= Exercises =
• A. Return the portion of the report on the search for the missing plane starting at "Batteries powering the" and ending at "site farther south.", reproduced verbatim.
• B. For each statement below, state whether the report on the search for the missing plane supports it, answering yes or no and quoting the deciding words of the report exactly: (i) the batteries powering the emergency locator transmitters have a rated life of 30 days; (ii) the first set of signals lasted 13 minutes; (iii) Ocean Shield is towing a deep-sea pinger locator.

-- BEGIN Given passage --

International searchers are racing against time to find the crucial flight data and cockpit voice recorders that may hold the only clues in the “unprecedented mystery” of the disappearance of the Beijing-bound plane carrying 239 passengers and crew on board.

Batteries powering the emergency locator transmitters equipped on the black boxes have a rated life of 30 days; the plane went missing on March 8 or 31 days ago.

An Australian ship, Ocean Shield, had picked up two sets of signals consistent with the beacons from aircraft black box recorders over the weekend had not registered any further pulses and are reportedly separate from those picked up by a Chinese search ship that had placed the site farther south.

The first set was heard on Saturday and lasted for two hours and twenty minutes; the second set lasted 13 minutes.

Ocean Shield, which is towing a deep-sea pinger locator, has since lost track of the pings but is trying to relocate the signals.

Retired Australian Air Chief Marshal Angus Houston, who is leading the multinational search, said the second set included two distinct sounds which would be consistent with transmissions from separate pingers attached to the black box's flight data recorder and cockpit voice recorder.

“In the search so far it is probably the best information that we have had,” Houston was quoted saying by The Telegraph.

“We are encouraged that we are very close to where we need to be. I would want more confirmation before we say 'this is it'.”

-- END Given passage --
-- BEGIN Entries shown --

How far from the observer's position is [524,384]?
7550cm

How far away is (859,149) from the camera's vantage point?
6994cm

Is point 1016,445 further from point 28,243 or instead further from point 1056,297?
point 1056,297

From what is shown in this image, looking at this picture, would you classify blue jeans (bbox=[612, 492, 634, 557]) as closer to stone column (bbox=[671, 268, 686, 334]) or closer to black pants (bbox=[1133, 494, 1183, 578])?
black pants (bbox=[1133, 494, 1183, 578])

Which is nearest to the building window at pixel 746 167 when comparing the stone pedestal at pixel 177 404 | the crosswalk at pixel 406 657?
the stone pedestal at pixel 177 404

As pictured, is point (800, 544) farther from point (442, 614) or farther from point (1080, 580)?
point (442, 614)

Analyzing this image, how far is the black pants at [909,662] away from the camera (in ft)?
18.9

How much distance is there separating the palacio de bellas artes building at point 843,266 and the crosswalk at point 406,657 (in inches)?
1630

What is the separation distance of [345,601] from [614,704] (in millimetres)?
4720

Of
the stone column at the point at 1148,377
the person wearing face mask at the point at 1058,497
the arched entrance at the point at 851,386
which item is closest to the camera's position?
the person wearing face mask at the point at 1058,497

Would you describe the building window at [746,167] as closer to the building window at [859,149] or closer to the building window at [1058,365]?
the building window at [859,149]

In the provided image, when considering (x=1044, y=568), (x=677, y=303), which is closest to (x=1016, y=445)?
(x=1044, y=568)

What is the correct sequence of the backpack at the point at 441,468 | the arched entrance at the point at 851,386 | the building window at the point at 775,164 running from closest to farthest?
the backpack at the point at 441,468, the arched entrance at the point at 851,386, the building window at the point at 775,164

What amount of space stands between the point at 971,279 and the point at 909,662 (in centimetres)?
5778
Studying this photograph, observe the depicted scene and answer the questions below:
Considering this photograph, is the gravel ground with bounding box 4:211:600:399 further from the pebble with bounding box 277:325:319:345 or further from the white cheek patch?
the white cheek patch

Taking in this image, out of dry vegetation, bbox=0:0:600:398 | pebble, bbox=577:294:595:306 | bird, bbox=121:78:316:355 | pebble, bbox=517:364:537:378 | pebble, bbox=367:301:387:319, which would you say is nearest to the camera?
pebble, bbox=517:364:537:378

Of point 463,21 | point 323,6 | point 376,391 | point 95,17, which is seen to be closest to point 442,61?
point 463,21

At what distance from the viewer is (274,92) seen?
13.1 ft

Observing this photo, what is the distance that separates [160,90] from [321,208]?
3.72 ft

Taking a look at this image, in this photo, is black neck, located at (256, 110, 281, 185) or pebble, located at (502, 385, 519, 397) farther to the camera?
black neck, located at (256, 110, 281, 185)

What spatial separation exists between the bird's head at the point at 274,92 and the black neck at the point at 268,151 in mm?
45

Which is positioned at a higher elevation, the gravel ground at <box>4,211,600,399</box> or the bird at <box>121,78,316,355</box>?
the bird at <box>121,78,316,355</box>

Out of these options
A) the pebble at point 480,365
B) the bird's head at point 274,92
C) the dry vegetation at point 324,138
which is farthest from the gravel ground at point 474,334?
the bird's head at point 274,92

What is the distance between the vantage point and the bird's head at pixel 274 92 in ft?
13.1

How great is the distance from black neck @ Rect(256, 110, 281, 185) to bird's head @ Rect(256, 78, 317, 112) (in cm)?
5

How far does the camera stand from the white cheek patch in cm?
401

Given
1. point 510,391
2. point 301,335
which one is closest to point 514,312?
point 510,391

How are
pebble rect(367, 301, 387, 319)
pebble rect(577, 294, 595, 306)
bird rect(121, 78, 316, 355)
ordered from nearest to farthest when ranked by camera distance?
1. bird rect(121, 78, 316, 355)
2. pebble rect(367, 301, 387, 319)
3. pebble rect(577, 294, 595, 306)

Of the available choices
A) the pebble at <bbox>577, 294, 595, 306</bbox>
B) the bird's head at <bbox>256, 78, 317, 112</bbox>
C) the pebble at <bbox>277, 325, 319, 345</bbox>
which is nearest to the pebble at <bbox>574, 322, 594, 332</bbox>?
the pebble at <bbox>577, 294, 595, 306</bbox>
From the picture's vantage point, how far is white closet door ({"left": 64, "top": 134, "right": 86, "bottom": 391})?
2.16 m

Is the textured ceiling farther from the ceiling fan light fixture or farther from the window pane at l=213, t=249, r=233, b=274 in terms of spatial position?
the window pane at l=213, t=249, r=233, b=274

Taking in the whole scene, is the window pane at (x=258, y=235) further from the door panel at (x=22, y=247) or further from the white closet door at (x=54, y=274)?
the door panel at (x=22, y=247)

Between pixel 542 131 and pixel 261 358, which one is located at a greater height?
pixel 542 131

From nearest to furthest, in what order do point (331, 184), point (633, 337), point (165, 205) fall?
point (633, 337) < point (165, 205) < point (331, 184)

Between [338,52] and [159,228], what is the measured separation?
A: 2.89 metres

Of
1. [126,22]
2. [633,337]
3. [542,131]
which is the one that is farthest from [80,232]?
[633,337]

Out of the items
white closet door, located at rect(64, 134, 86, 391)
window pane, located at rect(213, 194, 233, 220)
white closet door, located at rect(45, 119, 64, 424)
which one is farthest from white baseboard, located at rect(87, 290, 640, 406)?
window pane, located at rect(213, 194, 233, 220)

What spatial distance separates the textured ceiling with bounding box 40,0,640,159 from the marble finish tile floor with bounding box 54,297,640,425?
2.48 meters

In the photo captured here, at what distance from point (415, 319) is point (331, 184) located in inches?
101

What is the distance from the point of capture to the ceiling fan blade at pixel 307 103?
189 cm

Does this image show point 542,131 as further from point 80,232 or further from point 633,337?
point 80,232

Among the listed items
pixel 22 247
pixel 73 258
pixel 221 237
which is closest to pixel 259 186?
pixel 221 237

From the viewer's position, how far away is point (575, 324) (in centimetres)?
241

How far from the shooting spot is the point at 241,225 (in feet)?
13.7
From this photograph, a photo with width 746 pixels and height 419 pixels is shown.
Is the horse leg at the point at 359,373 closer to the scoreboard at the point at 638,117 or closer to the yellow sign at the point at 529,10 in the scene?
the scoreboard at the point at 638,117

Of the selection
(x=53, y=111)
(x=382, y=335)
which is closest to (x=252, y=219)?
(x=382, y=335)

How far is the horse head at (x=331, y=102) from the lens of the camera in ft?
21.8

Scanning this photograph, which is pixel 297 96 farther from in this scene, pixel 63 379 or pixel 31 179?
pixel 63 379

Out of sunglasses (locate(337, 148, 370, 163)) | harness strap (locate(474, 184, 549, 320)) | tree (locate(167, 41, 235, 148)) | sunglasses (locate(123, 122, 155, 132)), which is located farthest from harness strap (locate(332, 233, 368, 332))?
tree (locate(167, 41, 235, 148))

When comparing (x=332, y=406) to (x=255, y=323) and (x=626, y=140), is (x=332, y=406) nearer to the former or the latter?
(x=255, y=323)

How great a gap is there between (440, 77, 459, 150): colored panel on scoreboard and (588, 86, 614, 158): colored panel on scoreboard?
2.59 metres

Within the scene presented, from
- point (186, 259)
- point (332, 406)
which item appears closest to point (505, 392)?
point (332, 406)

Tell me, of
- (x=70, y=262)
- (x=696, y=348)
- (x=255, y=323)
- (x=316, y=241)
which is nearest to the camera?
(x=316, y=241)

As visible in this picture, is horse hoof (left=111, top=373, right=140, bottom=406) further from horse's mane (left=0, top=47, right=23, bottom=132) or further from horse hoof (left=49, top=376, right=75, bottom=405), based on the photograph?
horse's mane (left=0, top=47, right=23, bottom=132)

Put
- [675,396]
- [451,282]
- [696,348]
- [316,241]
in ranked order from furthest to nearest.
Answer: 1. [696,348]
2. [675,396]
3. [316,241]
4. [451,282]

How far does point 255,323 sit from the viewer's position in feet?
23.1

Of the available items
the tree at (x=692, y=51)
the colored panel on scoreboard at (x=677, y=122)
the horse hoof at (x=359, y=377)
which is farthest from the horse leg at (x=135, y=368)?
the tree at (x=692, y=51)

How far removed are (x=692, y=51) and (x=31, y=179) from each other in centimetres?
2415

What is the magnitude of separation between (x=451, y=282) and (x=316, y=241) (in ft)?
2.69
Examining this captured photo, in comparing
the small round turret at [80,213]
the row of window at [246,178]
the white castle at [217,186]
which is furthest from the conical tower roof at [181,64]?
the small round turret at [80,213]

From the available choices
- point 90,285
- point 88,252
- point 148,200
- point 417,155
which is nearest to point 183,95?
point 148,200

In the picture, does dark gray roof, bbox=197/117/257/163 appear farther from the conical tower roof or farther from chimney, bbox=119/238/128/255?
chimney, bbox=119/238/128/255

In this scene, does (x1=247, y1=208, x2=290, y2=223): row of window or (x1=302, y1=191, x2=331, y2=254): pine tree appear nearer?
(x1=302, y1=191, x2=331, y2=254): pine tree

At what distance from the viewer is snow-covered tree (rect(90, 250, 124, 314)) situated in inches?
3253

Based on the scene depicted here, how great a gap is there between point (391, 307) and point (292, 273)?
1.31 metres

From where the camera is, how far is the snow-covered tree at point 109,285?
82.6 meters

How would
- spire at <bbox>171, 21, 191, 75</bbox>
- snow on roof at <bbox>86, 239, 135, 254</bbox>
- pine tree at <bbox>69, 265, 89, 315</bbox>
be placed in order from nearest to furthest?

-- END Entries shown --

= Solutions per task =
• A.
Batteries powering the emergency locator transmitters equipped on the black boxes have a rated life of 30 days; the plane went missing on March 8 or 31 days ago.

An Australian ship, Ocean Shield, had picked up two sets of signals consistent with the beacons from aircraft black box recorders over the weekend had not registered any further pulses and are reportedly separate from those picked up by a Chinese search ship that had placed the site farther south.

• B.
(i) Yes: "Batteries powering the emergency locator transmitters equipped on the black boxes have a rated life of 30 days"
(ii) No: "The first set was heard on Saturday and lasted for two hours and twenty minutes; the second set lasted 13 minutes."
(iii) Yes: "Ocean Shield, which is towing a deep-sea pinger locator"